Brave New World by Aldous Huxley is a seminal science fiction novel. It’s one of the go-to texts of the dystopian sci-fi sub-genre and is often reached for as a metaphor for totalitarian societies that seek to crush individual freedom under a smothering blanket of conformity.

The novel is set in a world where social conditioning forces everyone into rigid roles. A world where the needs of society as a whole are paramount and the needs of individuals are subordinate to this. A world where any deviation from what society expects is severely punished.

Brave New World has a lot in common with Orwell’s 1984 and both novels are often mentioned in the same breath, despite being published 17 years apart. Unlike other novels about the dangers of totalitarianism, such as 1984 or Margaret Atwood’s The Handmaid’s Tale, in Huxley’s dystopia the social control is seductive and not aggressively forced on the population. Also like The Handmaid’s Tale, Brave New World has had a recent high profile, big budget TV adaptation (which has since been cancelled after one season).
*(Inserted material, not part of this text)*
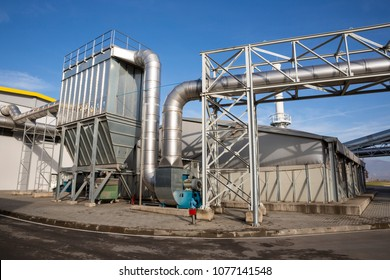 New modern industrial waste plant from the outside. Waste-to-energy plant. Produces electricity and heat directly through combustion. Produces a combustible fuel commodity, such as methane, methanol.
A cold, emotionless dystopia

The novel is set in The World State (a single all powerful national and political body that controls the human race) in AD 2540 or AF 632 (After Ford) as the characters know the date. It’s a society without monogamy, privacy, family, religion and individualism. It has a rigid caste system (that runs from Alpha-Plus down to Epsilon) and social conditioning that makes its citizens choose to conform, rather than them doing so out of the fear of physical violence.

This isn’t a dystopia with a secret police and elaborate punishment rituals for dissenters. On the surface it appears to be a comfortable dystopia as the World State is a society that revels in indulgence, parties, drugs and casual sex. However, underneath the hedonistic surface, it’s a cold, emotionless society that doesn’t have art, comedy, love or passion. Everything serves the stability and continuity of the social order, which is both state and society.
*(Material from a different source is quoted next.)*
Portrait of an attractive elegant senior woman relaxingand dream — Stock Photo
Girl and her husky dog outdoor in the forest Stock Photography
This isn’t a bullying authoritarian nightmare, like 1984, but a technocratic nightmare, without democracy or freedom of expression, where hierarchy is supreme in all things. A world where and all concerns for the individual are suppressed by rigid social control to serve the needs of the society as a whole. As a citizen of the World State you get a lot of casual sex and a seemingly unlimited amount of the pleasantly numbing drug soma, but no say in how your society is run.

Brave New World Aldous Huxley

When Brave New World was published, we were worried about bullying authoritarian dictators (Hitler in Germany or Stalin in Russia) but we were also worried that the comforts of modernity (cheap, mass produced goods) and the dehumanising economic system that produced them could lead to a dehumanising social system.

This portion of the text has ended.